Items stored from a collection:
---

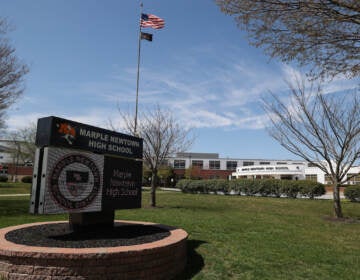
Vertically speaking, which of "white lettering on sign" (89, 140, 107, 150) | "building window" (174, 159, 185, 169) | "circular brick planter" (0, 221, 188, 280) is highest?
"building window" (174, 159, 185, 169)

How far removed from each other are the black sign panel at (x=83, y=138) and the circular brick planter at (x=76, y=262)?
6.06ft

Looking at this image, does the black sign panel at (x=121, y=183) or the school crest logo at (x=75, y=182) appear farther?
the black sign panel at (x=121, y=183)

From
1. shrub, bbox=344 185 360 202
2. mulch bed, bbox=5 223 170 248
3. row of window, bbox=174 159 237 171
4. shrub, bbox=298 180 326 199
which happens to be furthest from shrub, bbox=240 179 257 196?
row of window, bbox=174 159 237 171

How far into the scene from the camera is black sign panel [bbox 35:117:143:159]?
17.9ft

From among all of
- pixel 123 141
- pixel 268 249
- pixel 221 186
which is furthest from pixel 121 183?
pixel 221 186

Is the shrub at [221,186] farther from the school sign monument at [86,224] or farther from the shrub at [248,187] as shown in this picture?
the school sign monument at [86,224]

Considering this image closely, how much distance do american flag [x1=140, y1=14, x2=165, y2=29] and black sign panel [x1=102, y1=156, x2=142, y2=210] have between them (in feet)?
41.0

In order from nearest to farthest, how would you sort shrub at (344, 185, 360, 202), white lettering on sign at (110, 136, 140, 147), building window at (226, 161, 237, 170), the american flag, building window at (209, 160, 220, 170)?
white lettering on sign at (110, 136, 140, 147), the american flag, shrub at (344, 185, 360, 202), building window at (209, 160, 220, 170), building window at (226, 161, 237, 170)

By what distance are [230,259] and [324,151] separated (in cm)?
946

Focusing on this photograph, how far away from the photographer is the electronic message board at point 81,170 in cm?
534

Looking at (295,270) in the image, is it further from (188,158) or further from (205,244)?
(188,158)

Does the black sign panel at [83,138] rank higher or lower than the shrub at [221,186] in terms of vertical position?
higher

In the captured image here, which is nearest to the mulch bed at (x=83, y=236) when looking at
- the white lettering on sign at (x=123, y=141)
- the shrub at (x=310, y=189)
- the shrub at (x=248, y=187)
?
the white lettering on sign at (x=123, y=141)

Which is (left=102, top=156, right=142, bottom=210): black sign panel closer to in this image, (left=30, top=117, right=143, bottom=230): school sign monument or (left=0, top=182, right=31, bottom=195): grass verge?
(left=30, top=117, right=143, bottom=230): school sign monument
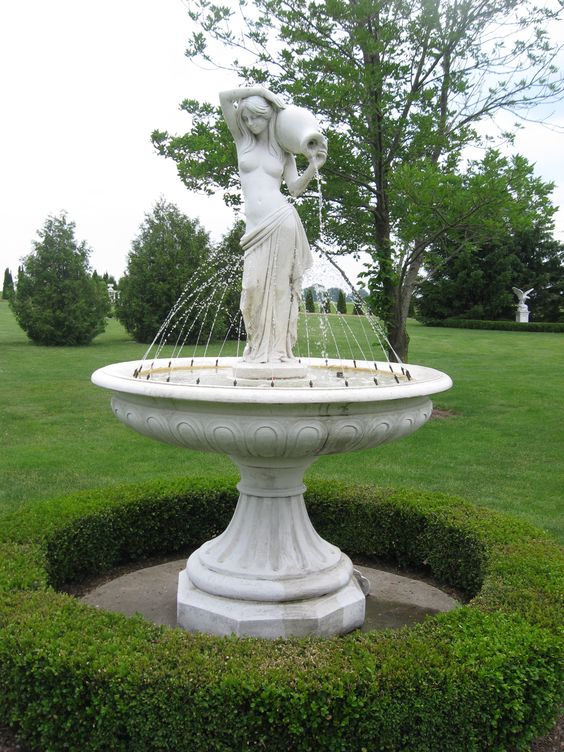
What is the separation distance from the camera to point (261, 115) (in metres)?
4.58

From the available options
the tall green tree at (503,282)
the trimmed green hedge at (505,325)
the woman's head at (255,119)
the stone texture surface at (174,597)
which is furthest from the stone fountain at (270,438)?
the tall green tree at (503,282)

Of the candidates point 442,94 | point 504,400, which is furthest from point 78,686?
point 504,400

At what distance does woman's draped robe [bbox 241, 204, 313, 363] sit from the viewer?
4520 mm

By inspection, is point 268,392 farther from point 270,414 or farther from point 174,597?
point 174,597

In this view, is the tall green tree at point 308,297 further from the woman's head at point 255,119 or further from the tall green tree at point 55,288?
the tall green tree at point 55,288

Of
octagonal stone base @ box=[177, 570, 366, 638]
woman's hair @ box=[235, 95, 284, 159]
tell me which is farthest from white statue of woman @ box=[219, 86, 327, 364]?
octagonal stone base @ box=[177, 570, 366, 638]

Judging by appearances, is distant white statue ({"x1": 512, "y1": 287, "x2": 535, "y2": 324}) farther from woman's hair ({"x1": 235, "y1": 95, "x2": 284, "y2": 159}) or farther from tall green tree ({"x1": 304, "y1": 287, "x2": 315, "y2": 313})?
woman's hair ({"x1": 235, "y1": 95, "x2": 284, "y2": 159})

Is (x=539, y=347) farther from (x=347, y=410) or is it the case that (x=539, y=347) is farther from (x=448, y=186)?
(x=347, y=410)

---

(AIM OF THE TASK) Print the lines again without any changes. Start at the line that contains "What is the" and continue through the last of the items.

(RESPONSE FOR THIS EXERCISE)
What is the separation distance from the camera to point (261, 115) (in metres)?
4.58

From the available options
the tall green tree at (503,282)
the trimmed green hedge at (505,325)
the woman's head at (255,119)
the stone texture surface at (174,597)
which is furthest from the stone fountain at (270,438)?
the tall green tree at (503,282)

Of the candidates point 442,94 | point 504,400, which is furthest from point 78,686?
point 504,400

At what distance does woman's draped robe [bbox 241, 204, 313, 363] sit from the viewer?
4520 mm

By inspection, is point 268,392 farther from point 270,414 or farther from point 174,597?
point 174,597

In this view, is the tall green tree at point 308,297 further from the woman's head at point 255,119 or further from the tall green tree at point 55,288?
the tall green tree at point 55,288

Of
octagonal stone base @ box=[177, 570, 366, 638]
woman's hair @ box=[235, 95, 284, 159]
tell me which is farthest from white statue of woman @ box=[219, 86, 327, 364]?
octagonal stone base @ box=[177, 570, 366, 638]

Judging by appearances, is distant white statue ({"x1": 512, "y1": 287, "x2": 535, "y2": 324}) farther from woman's hair ({"x1": 235, "y1": 95, "x2": 284, "y2": 159}) or farther from tall green tree ({"x1": 304, "y1": 287, "x2": 315, "y2": 313})?
woman's hair ({"x1": 235, "y1": 95, "x2": 284, "y2": 159})

Is (x=539, y=347) farther from (x=347, y=410) or is it the case that (x=539, y=347) is farther from (x=448, y=186)?
(x=347, y=410)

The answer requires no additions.